While George built houses and trained men of both races to do expert carpentry, Florence kept house and washed clothes both for themselves and others. Better still, they reared 10 children sent them to grade school here and then saw them off one by one to work their way usually as top honor students through high school and college.
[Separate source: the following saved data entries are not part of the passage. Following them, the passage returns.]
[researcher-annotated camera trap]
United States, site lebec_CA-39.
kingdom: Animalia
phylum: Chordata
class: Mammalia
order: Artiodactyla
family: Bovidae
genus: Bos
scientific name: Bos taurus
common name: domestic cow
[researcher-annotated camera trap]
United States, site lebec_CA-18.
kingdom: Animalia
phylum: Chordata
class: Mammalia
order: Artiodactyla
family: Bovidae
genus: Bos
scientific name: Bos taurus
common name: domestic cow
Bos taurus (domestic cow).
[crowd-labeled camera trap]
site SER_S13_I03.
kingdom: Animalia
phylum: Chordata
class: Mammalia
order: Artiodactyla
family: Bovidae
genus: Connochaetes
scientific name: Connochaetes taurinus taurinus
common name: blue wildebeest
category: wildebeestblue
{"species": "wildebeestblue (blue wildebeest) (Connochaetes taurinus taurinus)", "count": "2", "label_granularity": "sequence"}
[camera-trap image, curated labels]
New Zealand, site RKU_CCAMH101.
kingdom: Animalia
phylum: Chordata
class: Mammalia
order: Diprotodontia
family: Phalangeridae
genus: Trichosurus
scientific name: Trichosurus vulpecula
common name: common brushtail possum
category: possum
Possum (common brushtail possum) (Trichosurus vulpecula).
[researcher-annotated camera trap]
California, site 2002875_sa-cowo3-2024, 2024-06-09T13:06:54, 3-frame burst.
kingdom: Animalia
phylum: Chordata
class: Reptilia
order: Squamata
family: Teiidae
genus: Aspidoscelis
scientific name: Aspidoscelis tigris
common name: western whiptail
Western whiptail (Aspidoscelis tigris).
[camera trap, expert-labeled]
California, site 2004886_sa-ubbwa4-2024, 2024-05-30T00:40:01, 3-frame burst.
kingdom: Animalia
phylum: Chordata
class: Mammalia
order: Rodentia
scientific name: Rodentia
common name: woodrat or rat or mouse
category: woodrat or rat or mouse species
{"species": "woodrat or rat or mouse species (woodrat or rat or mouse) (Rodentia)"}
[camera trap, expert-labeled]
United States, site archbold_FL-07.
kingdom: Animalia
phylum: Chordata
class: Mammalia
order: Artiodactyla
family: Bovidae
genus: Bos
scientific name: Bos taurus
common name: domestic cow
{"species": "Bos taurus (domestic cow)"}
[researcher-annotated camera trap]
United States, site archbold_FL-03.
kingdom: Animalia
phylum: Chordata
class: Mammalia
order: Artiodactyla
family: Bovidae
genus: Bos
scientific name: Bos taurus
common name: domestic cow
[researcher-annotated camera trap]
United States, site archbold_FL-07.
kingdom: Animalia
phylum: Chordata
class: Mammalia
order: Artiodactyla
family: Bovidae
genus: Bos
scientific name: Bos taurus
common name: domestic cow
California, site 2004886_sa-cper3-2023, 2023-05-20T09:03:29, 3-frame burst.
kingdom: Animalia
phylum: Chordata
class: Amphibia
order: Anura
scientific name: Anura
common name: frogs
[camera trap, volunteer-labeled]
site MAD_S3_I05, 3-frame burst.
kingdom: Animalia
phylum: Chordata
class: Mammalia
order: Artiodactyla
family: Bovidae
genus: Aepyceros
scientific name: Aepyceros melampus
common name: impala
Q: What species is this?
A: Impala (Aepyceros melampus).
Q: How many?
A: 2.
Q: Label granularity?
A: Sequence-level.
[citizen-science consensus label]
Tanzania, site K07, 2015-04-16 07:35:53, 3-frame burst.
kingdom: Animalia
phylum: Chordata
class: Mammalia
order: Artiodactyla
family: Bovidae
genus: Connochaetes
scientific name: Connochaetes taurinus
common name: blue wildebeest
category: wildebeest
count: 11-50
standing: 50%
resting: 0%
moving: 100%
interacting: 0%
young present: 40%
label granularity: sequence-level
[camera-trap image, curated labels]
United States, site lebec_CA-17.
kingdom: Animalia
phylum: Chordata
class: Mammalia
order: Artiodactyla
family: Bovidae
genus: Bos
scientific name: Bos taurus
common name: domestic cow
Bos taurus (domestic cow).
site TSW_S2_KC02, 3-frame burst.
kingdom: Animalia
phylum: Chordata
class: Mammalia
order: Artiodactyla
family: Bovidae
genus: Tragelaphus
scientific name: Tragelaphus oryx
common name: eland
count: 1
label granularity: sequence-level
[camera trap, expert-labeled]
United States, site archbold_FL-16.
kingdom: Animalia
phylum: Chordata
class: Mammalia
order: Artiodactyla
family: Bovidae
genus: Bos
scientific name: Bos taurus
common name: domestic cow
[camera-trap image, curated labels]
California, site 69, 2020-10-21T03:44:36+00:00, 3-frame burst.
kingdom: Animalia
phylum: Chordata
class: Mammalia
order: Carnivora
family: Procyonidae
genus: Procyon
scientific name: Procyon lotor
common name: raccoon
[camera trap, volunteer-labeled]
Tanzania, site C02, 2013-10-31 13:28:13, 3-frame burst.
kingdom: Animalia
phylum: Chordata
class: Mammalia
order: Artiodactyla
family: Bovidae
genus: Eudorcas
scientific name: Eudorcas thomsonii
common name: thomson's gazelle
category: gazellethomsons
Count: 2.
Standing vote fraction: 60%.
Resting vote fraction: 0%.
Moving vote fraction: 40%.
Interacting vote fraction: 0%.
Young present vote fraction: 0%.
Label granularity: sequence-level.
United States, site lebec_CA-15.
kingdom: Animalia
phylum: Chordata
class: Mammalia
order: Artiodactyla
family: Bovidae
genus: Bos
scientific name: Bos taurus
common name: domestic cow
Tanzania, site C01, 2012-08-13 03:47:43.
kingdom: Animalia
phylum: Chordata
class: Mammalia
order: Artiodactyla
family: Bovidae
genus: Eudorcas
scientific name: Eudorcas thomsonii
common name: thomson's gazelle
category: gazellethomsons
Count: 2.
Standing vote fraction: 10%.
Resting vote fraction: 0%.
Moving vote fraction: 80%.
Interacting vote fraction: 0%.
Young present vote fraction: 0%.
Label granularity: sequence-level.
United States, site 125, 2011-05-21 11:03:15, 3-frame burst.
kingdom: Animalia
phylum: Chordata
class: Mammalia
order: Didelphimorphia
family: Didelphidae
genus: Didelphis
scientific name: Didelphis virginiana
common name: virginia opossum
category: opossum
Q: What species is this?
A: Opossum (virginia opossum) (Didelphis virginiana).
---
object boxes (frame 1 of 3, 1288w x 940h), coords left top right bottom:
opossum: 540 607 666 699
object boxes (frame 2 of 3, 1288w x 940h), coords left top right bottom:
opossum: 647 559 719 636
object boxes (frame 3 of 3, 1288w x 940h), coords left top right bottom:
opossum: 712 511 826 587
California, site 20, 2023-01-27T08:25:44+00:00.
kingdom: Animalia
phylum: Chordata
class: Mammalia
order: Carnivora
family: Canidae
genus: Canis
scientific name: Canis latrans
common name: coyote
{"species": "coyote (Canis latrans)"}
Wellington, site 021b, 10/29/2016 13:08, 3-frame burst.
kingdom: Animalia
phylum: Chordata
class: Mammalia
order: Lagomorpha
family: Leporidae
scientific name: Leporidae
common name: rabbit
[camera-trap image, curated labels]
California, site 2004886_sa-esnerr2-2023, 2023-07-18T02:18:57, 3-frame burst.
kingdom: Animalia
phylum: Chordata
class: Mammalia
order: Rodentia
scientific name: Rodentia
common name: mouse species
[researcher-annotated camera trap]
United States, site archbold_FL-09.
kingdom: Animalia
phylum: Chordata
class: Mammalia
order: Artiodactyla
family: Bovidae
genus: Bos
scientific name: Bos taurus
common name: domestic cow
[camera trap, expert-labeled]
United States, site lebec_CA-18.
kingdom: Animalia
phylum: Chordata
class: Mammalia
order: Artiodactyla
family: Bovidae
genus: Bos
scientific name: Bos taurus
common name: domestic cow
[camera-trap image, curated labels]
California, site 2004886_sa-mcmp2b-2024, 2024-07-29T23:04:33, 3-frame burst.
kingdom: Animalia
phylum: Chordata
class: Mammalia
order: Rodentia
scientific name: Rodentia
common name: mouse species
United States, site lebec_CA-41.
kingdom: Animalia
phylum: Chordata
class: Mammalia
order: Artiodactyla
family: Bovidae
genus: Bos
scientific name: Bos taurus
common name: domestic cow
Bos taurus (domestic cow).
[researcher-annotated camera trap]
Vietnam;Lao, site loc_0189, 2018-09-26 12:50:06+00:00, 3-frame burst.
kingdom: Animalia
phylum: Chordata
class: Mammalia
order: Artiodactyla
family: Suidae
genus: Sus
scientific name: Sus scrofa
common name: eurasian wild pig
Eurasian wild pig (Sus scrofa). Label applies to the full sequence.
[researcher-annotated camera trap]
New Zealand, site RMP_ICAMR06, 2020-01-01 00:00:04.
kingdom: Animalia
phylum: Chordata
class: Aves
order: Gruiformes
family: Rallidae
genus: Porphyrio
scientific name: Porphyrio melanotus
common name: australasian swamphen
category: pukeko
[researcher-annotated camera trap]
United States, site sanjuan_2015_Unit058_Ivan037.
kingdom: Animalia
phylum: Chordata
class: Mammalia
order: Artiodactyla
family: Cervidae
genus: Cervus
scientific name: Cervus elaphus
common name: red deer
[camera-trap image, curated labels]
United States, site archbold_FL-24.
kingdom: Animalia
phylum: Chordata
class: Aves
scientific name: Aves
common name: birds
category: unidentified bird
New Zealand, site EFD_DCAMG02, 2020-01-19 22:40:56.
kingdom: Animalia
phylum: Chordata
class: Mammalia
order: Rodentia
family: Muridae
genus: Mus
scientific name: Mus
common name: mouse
Now all the children are on their own in five states and in high standing. At a family reunion here recently all were together for the first time in their lives at which time this writer was a guest in the hospitable little home to hear the remarkable stories of the parents and their five sons and five daughters.

Head Nurse

Mrs. Esther Thomas Telford, oldest child, worked her way through high school in Princeton, and graduated with high honors in nursing at Meharry college in Nashville, and for 10 years now, has been head medical nurse at the big municipal hospital in Kansas City. Fred, “the baby,” attended Washington Junior and Pearl high in Nashville and then after serving 4 years in the army, came hack to graduate last spring from Howard university in Washington, D.C. In defense work there now, he plans to make a dentist later.

George T. Jr., after high school graduation also in Princeton, took his degree at A&I college in Nashville. After long war service he located as a building contractor in Nashville where his wife, the former Odessa Watkins, also an A&I graduate, teaches in the city schools. Mrs. Jesse (Lillie Thomas) Boyd worked her way through College Hill high school in Columbia and after graduation at A&I, taught in Perry and Decatur counties and in Murray, Ky. For the past four years her husband has been pastor of the St. James AME church in Ashland, Ky., where she has charge of youth work and serves as head of the Negro ministers’ wives alliance of the state.

Workshop Representative

Mrs. Juanita M. Thomas also finished College Hill high and A&I college, and has done graduate work at Kansas state college. A teacher in the Henderson county (Tenn.) schools now, she represented that system for the past two weeks in the state workshop for teachers, held in Nashville. Mrs. Maggie Thomas Spratten was graduated from Pearl high in Nashville in three years and after attending A&I taught in this county. She lives with her family now in Cleveland, Ohio, where her husband, also an A&I graduate, is a well-known cabinet-maker.

Frank lettered in football and basketball at Pearl high. Then after service in the army, he went through A&I and is now assistant supervisor of a Nashville trade school. His wife, the former Ethel Banks, also an A&I alumnae, teaches in the city schools there. Miss Florence A. Thomas was an honor student through both Pearl high and A&I and now teaches at Athens. Tenn., where she is recognized as a leader of Negro youth.

Held Many Honors

Blind from early childhood, Ressley went all the way through the state blind school. He now lives with his parents here and is a magazine salesman, and a lecturer and musician of considerable fame. Joseph A. Thomas taught in Hardin, Wayne, Decatur, Lawrence, Wilson, Maury, and Perry counties to pay his way through Burt high in Clarksville and A&J college and Fisk university in Nashville.

For the past five years he has been a principal in the Davidson county schools. Recently he may have been the nation’s most honored Negro when con currently he was president of the Tennessee and vice president of the American teachers associations, president of the state vocational teachers group and executive committeeman for the Middle Tennessee teachers association – all within his own race.

On off days Joe is an employee at the state capitol. His wife, the former Alice Waters, also a graduate of A&I and Fisk, is a Nashville teacher. It was their 14-year-old daughter, Alice, who made national headlines recently when she passed special entrance examinations for the University of Chicago and will enter there in the fall.

So have gone the Thomas family of this little Linden, Tenn., U.S.A. – from slavery to college training and positions of honor and responsibility in three short generations.

And the best news they had here at their recent reunion was that their little home county had just bought a lot here and that work would start soon on a pretty $30,000 4-room brick veneer building, its first very own for Negroes in its 129-year history.